§ Given text
********

Superior Court of New Jersey, Appellate Division
Sep 20, 2021
No. A-1997-19 (App. Div. Sep. 20, 2021)

Opinion

A-1997-19

09-20-2021

PATRICK TRAINOR, Plaintiff-Appellant, v. CHRYSLER CAPITAL, SANTANDER CONSUMER USA HOLDING, INC., TETERBORO AUTOMALL, d/b/a TETERBORO CHRYSLER JEEP, FCA U.S. LLC, GENERAL SALES MANAGER TETERBORO CHRYSLER JEEP, and SPECIAL FINANCE MANAGER TETERBORO CHRYSLER JEEP, Defendants-Respondents.

Patrick Trainor, appellant pro se. Fontana &Napolitano, LLP, attorneys for respondents Santander Consumer USA Inc., d/b/a Chrysler Capital, Santander Consumer USA Holdings Inc., and FCA US, LLC (Ryan Napolitano, on the brief). Breslin and Breslin, PA, attorneys for respondent Teterboro Automall, Inc. (E. Carter Corriston, Jr., on the brief).


NOT FOR PUBLICATION WITHOUT THE APPROVAL OF THE APPELLATE DIVISION

Submitted October 1, 2020

On appeal from the Superior Court of New Jersey, Law Division, Bergen County, Docket No. L-2473-19.

Patrick Trainor, appellant pro se.

Fontana &Napolitano, LLP, attorneys for respondents Santander Consumer USA Inc., d/b/a Chrysler Capital, Santander Consumer USA Holdings Inc., and FCA US, LLC (Ryan Napolitano, on the brief).

Breslin and Breslin, PA, attorneys for respondent Teterboro Automall, Inc. (E. Carter Corriston, Jr., on the brief).

Before Judges Fuentes and Firko.

OPINION

FUENTES, P.J.A.D.

On February 25, 2016, plaintiff Patrick Trainor purchased a new Chrysler 200 Sedan from defendant Teterboro Chrysler Dodge Jeep and Ram (Teterboro Automall) for the amount of $33, 361.03. Plaintiff financed the purchase through a retail installment contract offered by defendant Chrysler Capital that charged an interest rate of 19.90%. The loan was payable over seven years. Both the purchase contract and loan agreement include arbitration provisions empowering either party to adjudicate any disputes that arise from these contracts by an arbitrator selected by the American Arbitration Association. The trial court granted defendants to enforce the arbitration provisions. We affirm.

********

Rows from a data collection

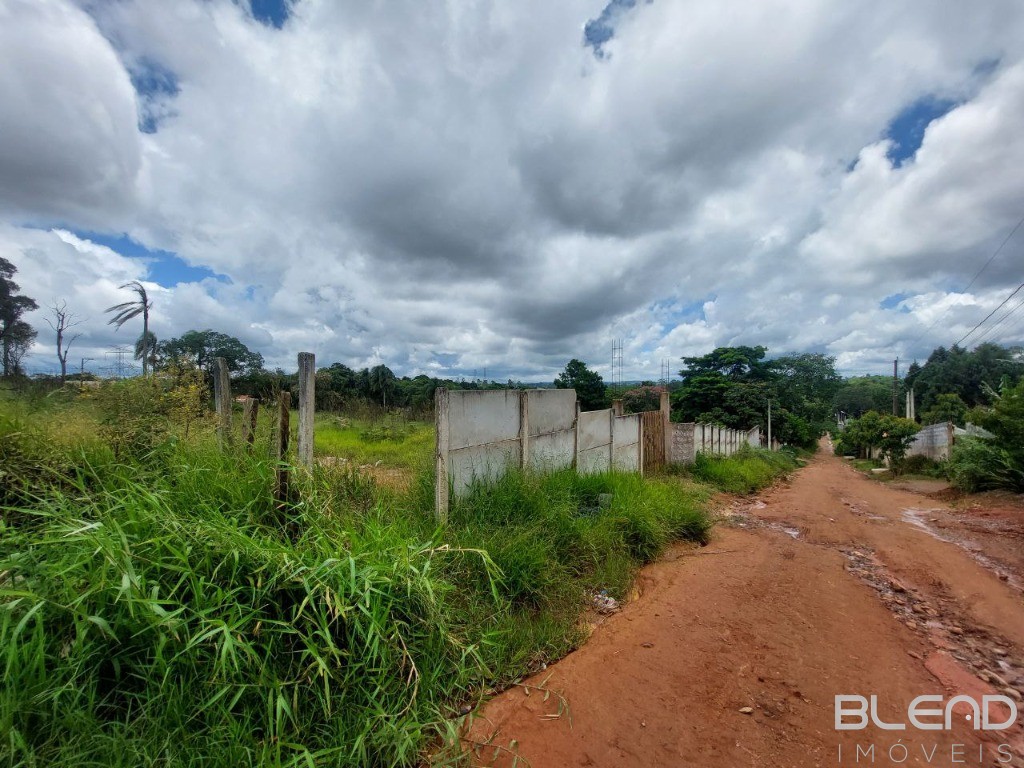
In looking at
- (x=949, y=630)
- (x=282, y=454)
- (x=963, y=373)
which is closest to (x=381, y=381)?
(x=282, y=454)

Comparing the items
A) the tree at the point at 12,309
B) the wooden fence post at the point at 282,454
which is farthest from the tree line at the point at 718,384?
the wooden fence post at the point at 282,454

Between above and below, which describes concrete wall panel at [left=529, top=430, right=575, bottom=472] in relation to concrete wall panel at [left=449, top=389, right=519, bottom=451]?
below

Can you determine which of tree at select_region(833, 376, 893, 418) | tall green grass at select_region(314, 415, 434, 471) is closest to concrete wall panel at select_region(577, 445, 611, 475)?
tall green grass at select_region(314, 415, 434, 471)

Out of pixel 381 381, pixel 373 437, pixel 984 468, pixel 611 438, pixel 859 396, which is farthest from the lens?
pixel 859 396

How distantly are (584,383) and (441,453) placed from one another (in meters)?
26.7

********

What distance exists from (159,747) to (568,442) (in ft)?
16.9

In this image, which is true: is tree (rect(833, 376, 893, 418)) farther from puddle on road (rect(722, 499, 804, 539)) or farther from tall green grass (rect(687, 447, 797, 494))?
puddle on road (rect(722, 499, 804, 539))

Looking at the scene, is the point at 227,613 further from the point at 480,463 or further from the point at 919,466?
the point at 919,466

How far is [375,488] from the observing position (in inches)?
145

********

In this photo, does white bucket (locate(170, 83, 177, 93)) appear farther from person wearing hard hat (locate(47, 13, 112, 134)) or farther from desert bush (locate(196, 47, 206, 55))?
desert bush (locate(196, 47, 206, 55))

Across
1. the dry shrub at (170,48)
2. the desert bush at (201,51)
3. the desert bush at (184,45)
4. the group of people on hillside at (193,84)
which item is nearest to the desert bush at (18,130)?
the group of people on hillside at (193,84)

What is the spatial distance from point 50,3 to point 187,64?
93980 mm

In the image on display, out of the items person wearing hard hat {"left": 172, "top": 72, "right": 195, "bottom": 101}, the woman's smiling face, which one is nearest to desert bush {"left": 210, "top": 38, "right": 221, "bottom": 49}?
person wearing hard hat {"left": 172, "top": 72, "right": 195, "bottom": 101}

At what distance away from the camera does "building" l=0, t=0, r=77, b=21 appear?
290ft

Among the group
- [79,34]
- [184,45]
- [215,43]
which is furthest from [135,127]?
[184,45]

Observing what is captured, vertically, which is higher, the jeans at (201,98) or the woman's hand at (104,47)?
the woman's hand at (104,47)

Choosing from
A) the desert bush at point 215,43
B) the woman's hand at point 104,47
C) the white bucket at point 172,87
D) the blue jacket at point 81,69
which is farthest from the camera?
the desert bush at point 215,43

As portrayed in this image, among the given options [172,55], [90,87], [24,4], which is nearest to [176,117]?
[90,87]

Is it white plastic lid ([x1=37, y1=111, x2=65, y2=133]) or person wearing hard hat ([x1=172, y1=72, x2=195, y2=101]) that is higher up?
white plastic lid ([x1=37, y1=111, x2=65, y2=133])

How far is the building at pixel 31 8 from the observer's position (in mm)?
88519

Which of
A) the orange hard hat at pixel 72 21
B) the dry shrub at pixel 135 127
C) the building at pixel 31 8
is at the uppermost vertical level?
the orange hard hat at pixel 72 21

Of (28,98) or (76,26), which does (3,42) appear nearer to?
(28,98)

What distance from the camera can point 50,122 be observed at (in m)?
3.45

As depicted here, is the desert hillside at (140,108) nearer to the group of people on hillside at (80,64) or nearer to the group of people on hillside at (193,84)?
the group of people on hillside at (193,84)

********

§ Given request
Output the passage of the court opinion starting at "FUENTES, P.J.A.D." and ending at "provisions. We affirm.", copied word for word.

§ Full answer
FUENTES, P.J.A.D.

On February 25, 2016, plaintiff Patrick Trainor purchased a new Chrysler 200 Sedan from defendant Teterboro Chrysler Dodge Jeep and Ram (Teterboro Automall) for the amount of $33, 361.03. Plaintiff financed the purchase through a retail installment contract offered by defendant Chrysler Capital that charged an interest rate of 19.90%. The loan was payable over seven years. Both the purchase contract and loan agreement include arbitration provisions empowering either party to adjudicate any disputes that arise from these contracts by an arbitrator selected by the American Arbitration Association. The trial court granted defendants to enforce the arbitration provisions. We affirm.